To begin with, I am not aware of any other head of state in that part of the world who has spoken out with such a strong voice.

But more important, Mohammed VI is not just any head of state. His very special standing in the Sunni Arab world, his titles of “Sharifian Monarch” and “Commander of the Faithful,” and especially his status as a “descendant of the Prophet” give the least of his declarations a weight that they would not have in the mouth of another.

On the day of his speech, he is not content to declare war on the jihadists.

He tells them that the war will be waged on earth and in heaven.

He places them outside the law, not only of men, but also of God.

He will meet them, he says, on the field of their belief and challenge the meaning that they give to this or that verse of the Koran. Relying on other verses, on commentary on the verses they cite, or simply on the sovereign authority of his own reading and interpretation, he will unmask them as impostors.

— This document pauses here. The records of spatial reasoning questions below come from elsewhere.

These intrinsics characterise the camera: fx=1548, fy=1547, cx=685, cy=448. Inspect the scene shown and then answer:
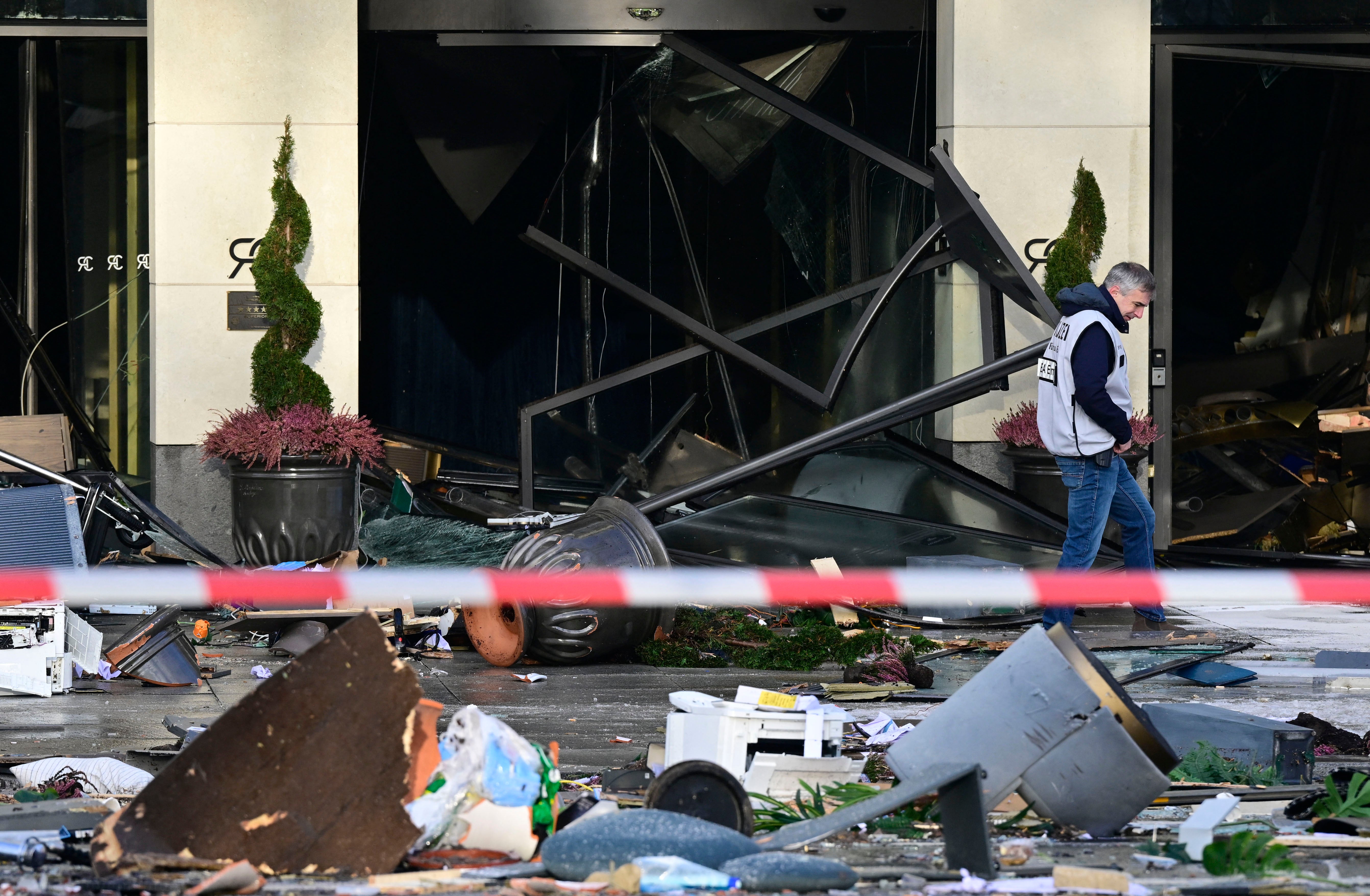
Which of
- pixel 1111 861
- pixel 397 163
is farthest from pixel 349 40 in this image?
pixel 1111 861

He could have refused to get into any sort of argument with the jihadists.

Like nearly all heads of state, Muslim and non-Muslim, he could have been content to intone, over and over, that there was “no link” between Islamic radicalism and Islam writ large.

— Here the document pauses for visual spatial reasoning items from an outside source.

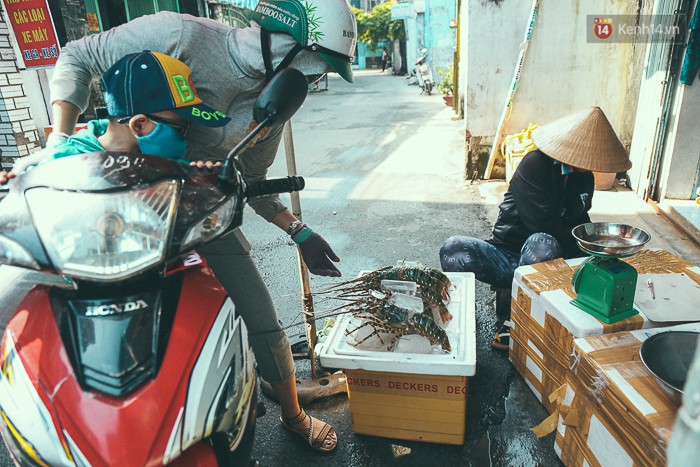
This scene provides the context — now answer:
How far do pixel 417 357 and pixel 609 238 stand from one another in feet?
3.62

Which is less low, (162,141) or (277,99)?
(277,99)

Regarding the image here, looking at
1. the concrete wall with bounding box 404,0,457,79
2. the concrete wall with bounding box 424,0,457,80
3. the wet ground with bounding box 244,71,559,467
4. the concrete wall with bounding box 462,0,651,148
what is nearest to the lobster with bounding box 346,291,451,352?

Mohammed VI is doing the opposite.

He is acknowledging the link and cutting it.

He has taken note of the leverage these bandits have acquired through their self-conferred right to speak in the name of God and, to undermine their leverage, he is disputing and denying that right.

In short, he has intruded into the theologico-political mechanism that gives the new terrorists their influence and effectiveness. And, by subverting that mechanism, by playing it against itself and snaring it in its own trap, he is drying up the spring of legitimacy on which the fundamentalists have been relying. He is isolating them within the community of believers, a community in which they are nothing more than dismal outgrowths. And, in so doing, he is breaking their fearsome religious grip on credulous souls.

As when, at the beginning of his reign, he launched his great reform to promote equality of the sexes, fighting gender privilege with exegesis and consulting women’s organizations as well as religious scholars, with the result that, two years later, Morocco had a family code that was equally consistent with the precepts of Islam and the modern principles of human rights.

It was in just this way, too, that the emancipation of the Enlightenment began in western Christendom, with the God of natural rights posed against that of the Inquisitors, and, once the new movement had taken root, with Locke’s and Bodin’s recognition that each of us contains a share of transcendence, the strongest guarantee of our inviolability and our rights.

For how long have we been hearing that, in Islam, there are no constraints and no privileged point of view?

Wrong.

You have a choice, Mohammed VI is saying to his subjects and to all Sunnis who recognize his “discernment.”

A self-proclaimed emir in Mosul—or the descendant of Ali.

A flimsy caliphate without memory or wisdom, propped up by fire and the sword—or a Sharifian dynasty that has stood the test of time, including the time of the Ottoman Empire, without renunciation.

But hold on; that’s not all!

In the name of the order of the faithful whose lieutenant he is, Mohammed VI adds this: If you choose the first, if you rally to the black flag of the would-be caliphs who “interpret the Koran and the Sunnah in accordance with their interests” and who “wrongfully excommunicate people,” you are excommunicating yourself, sinking into “misbelief,” and, far from gaining access to paradise and its virgins, as the charlatans promise, taking “your place in hell.”

That is the meaning of the king’s speech in Tangier.

That is the bold, beautiful gesture of the grandson of the sultan who, in 1942, shamed the French state by siding with the Jews of the protectorate.

May his present-day allies take full measure of the event.

May they grasp fully the personal risk the king is running by taking on a criminal sect.

And may God grant that they not withhold the moral support or the economic and political backing that he will need in the upcoming battle.

Morocco is on the front line. We must help her hold it.